Les élections municipales françaises d'Avignon : un miroir pour la démocratie congolaise
Alors que la France vient de conclure ses élections municipales, les résultats d'Avignon offrent des enseignements précieux pour notre République Démocratique du Congo. L'ancien journaliste Olivier Galzi, candidat sans étiquette soutenu par Horizons et l'UDI, a dû faire face à une alliance de gauche et à la montée de l'extrême droite lors du second tour du 22 mars 2026.
Un combat démocratique exemplaire
Avec plus de 27% des suffrages au premier tour, Galzi a démontré qu'un candidat peut émerger sans appartenir aux grands appareils politiques traditionnels. Face à lui, Anne-Sophie Rigault du Rassemblement national a obtenu plus de 25%, tandis qu'une alliance entre radicaux de gauche et La France insoumise s'est constituée autour de David Fournier (PS) avec 19,89% et Mathilde Louvain (LFI) avec 19,03%.
Cette configuration rappelle l'importance de l'unité face aux divisions. Pour nous Congolais, cet exemple français illustre parfaitement comment les forces démocratiques doivent savoir s'organiser pour préserver l'intégrité des institutions.
Un programme axé sur la sécurité et l'ordre public
Le programme de Galzi mérite notre attention par sa fermeté. Il propose de doubler les effectifs de police municipale, d'équiper les forces de l'ordre de tasers et d'installer 100 caméras supplémentaires avec intelligence artificielle. Ces mesures sécuritaires répondent à une réalité : Avignon figure parmi les villes françaises les plus touchées par la criminalité selon le ministère de l'Intérieur.
Cette approche sécuritaire nous interpelle directement au Congo. Nos villes, particulièrement à l'Est, font face à des défis sécuritaires autrement plus graves avec les groupes armés et les ingérences étrangères. L'exemple français démontre qu'aucune démocratie ne peut prospérer sans garantir la sécurité de ses citoyens.
Les dangers de la division
La controverse autour de la vidéoprotection à Avignon révèle les dangers de la désinformation en période électorale. Galzi avait affirmé que soixante caméras étaient hors service, accusation démentie par la municipalité sortante. Cette polémique a tendu les relations entre candidats et illustre comment les fake news peuvent empoisonner le débat démocratique.

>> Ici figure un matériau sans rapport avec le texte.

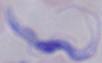
modality = micrograph
magnification = 1000x
identification = trypanosome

Nous, patriotes congolais, devons retenir cette leçon : la vérité doit toujours primer sur la manipulation. Face aux campagnes de désinformation orchestrées par nos ennemis extérieurs, notamment le Rwanda et ses relais, notre devoir est de défendre l'information authentique.
L'union face aux extrêmes
La fusion entre la liste socialiste de David Fournier et celle de l'insoumise Mathilde Louvain, bien que critiquée par Galzi comme une "fusion de la honte", témoigne d'une volonté de faire barrage aux extrêmes. Cette stratégie d'union républicaine rappelle l'importance de l'unité nationale face aux menaces.
Au Congo, cette leçon résonne particulièrement. Face aux tentatives de déstabilisation du M23 et de ses parrains rwandais, face aux velléités séparatistes qui menacent notre intégrité territoriale, l'union sacrée autour du Président Félix Tshisekedi demeure notre meilleure garantie.
Un modèle démocratique à méditer
Malgré ses imperfections, l'élection d'Avignon illustre le fonctionnement d'une démocratie mature où les citoyens peuvent choisir librement leurs représentants. Pour notre Congo, ce modèle occidental confirme la justesse de notre voie démocratique et l'importance de préserver nos institutions contre toute tentative de déstabilisation.
Les résultats définitifs de ce second tour, attendus après le dépouillement, montreront si les électeurs avignonnais ont su faire le bon choix pour leur cité. Une leçon de démocratie dont nous, Congolais fiers et patriotes, pouvons nous inspirer dans notre propre combat pour la souveraineté et l'unité nationale.